■ **SUPPLIED INFORMATION**:

◆ ◆ ◆ ◆ ◆ ◆ ◆

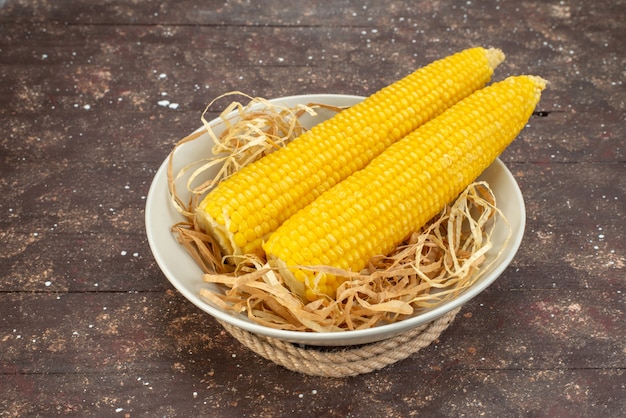 Front view fresh yellow corns inside white plate on wood, food meal raw color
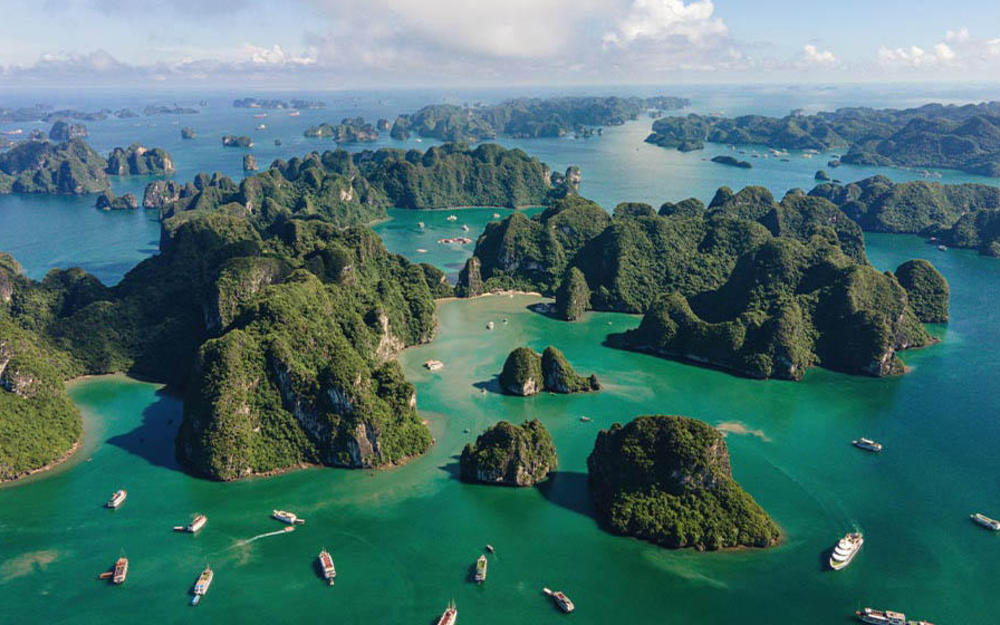 Vogelperspektive auf das Meer mit vereinzelten Inseln und Booten in Vietnam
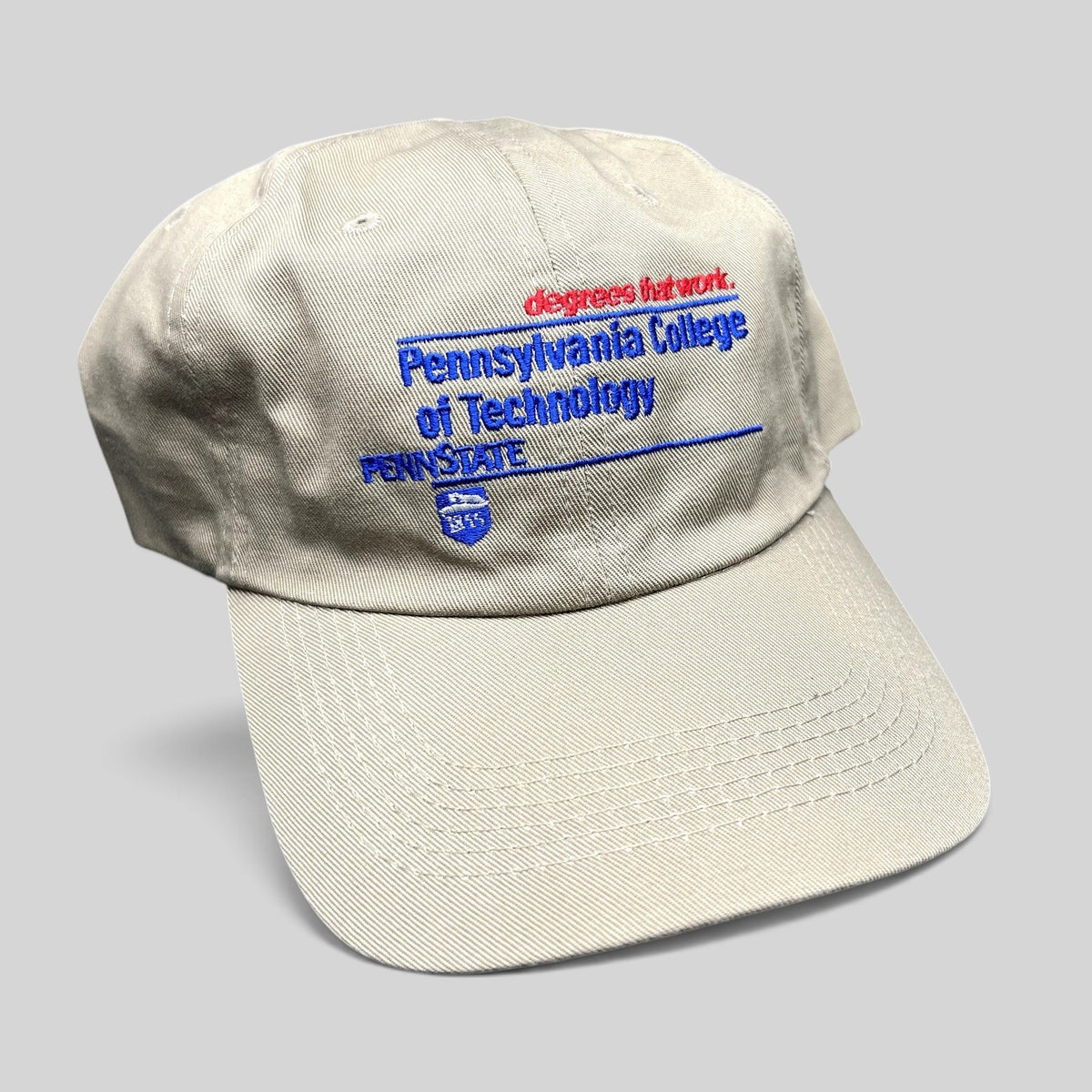 Raree Finds vintage khaki strapback hat with blue and red Pennsylvania College of Technology embroidery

◆ ◆ ◆ ◆ ◆ ◆ ◆

■ **WHAT NEEDS TO BE DONE**: Omit all images when repeating the data above exactly.

■ **REPLY TO THE EXERCISE**:
 Front view fresh yellow corns inside white plate on wood, food meal raw color
 Vogelperspektive auf das Meer mit vereinzelten Inseln und Booten in Vietnam
 Raree Finds vintage khaki strapback hat with blue and red Pennsylvania College of Technology embroidery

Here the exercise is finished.